Le patron de la compagnie iranienne de télécommunications a assuré aux médias locaux, samedi 24 janvier, que l’accès à Internet serait rétabli « aujourd’hui ou demain », a rapporté l’agence de presse iranienne Fars. Selon la même source, le Conseil suprême de la sécurité nationale a approuvé, vendredi soir, le rétablissement de la connexion et en a informé le ministère des communications. « Si Dieu le veut, ce problème sera résolu aujourd’hui ou demain », a déclaré Behzad Akbari, cité par l’agence.

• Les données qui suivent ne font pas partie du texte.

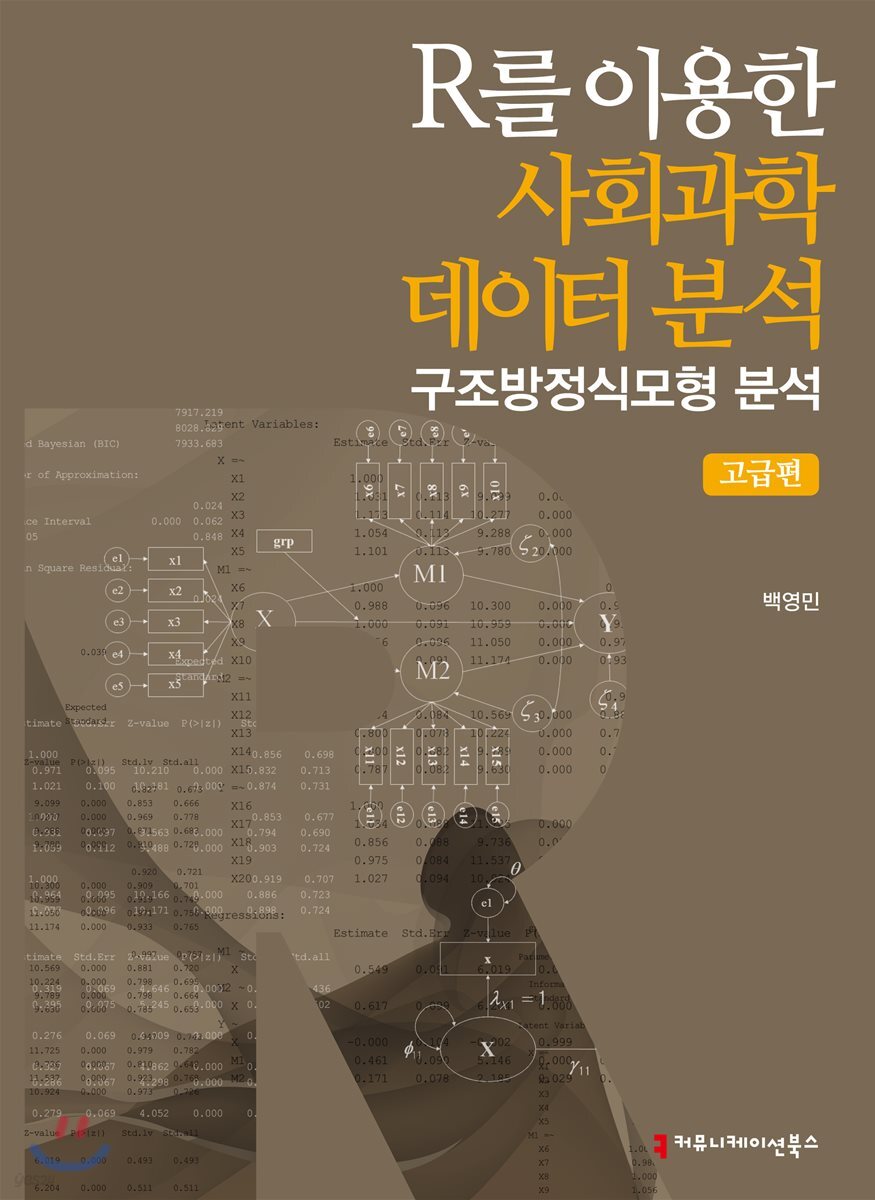 R를 이용한 사회과학 데이터 분석 고급편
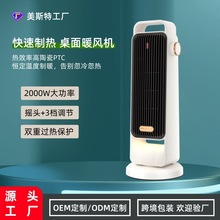 美斯特新款暖風機2000W大功率取暖器PTC陶瓷加熱家用智能電暖器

Fars a fait état d’une brève reprise de l’accès à Internet, « coupé de nouveau au bout d’environ trente minutes », un mouvement également signalé par l’ONG de surveillance de la cybersécurité NetBlocks. Des responsables du ministère des communications ont toutefois déclaré à Fars que la remise en service prendrait du temps « en raison de complexités techniques ».

Les autorités ont imposé, le 8 janvier, une coupure d’Internet pour cacher, selon les défenseurs des droits humains, une répression sanglante qui a fait des milliers de morts et étouffé un vaste mouvement de contestation entamé fin décembre.

Plus tôt samedi, Yousef Pezeshkian, fils du président iranien et conseiller à la présidence, avait appelé les autorités à rétablir Internet, jugeant qu’elles devront faire face « tôt ou tard » à la diffusion des images de la répression. Poursuivre le blocage d’Internet « creusera le fossé entre la population et le gouvernement. Cela signifie que ceux qui n’étaient pas et ne sont pas mécontents viendront s’ajouter à la liste » de ceux qui le sont, a-t-il estimé dans un message sur Telegram, cité par l’agence officielle IRNA.

L’ONG Human Rights Activists News Agency (Hrana), basée aux Etats-Unis, a déclaré vendredi avoir confirmé la mort de 5 002 personnes au cours de la mobilisation, dont 4 714 étaient des manifestants. Elle a déclaré toujours enquêter sur 9 787 autres décès possibles.

Le travail de vérification des défenseurs des droits est compliqué par la coupure d’Internet. L’ONG Iran Human Rights, basée en Norvège, a confirmé la mort de 3 428 manifestants, disant cependant craindre que le chiffre réel atteigne les 25 000 morts. Mercredi, les autorités iraniennes ont donné leur premier bilan total, de 3 117 morts, dont la grande majorité (2 427) sont, selon elles, des « martyrs » – forces de sécurité ou passants, et non des « émeutiers », comme sont qualifiés les manifestants.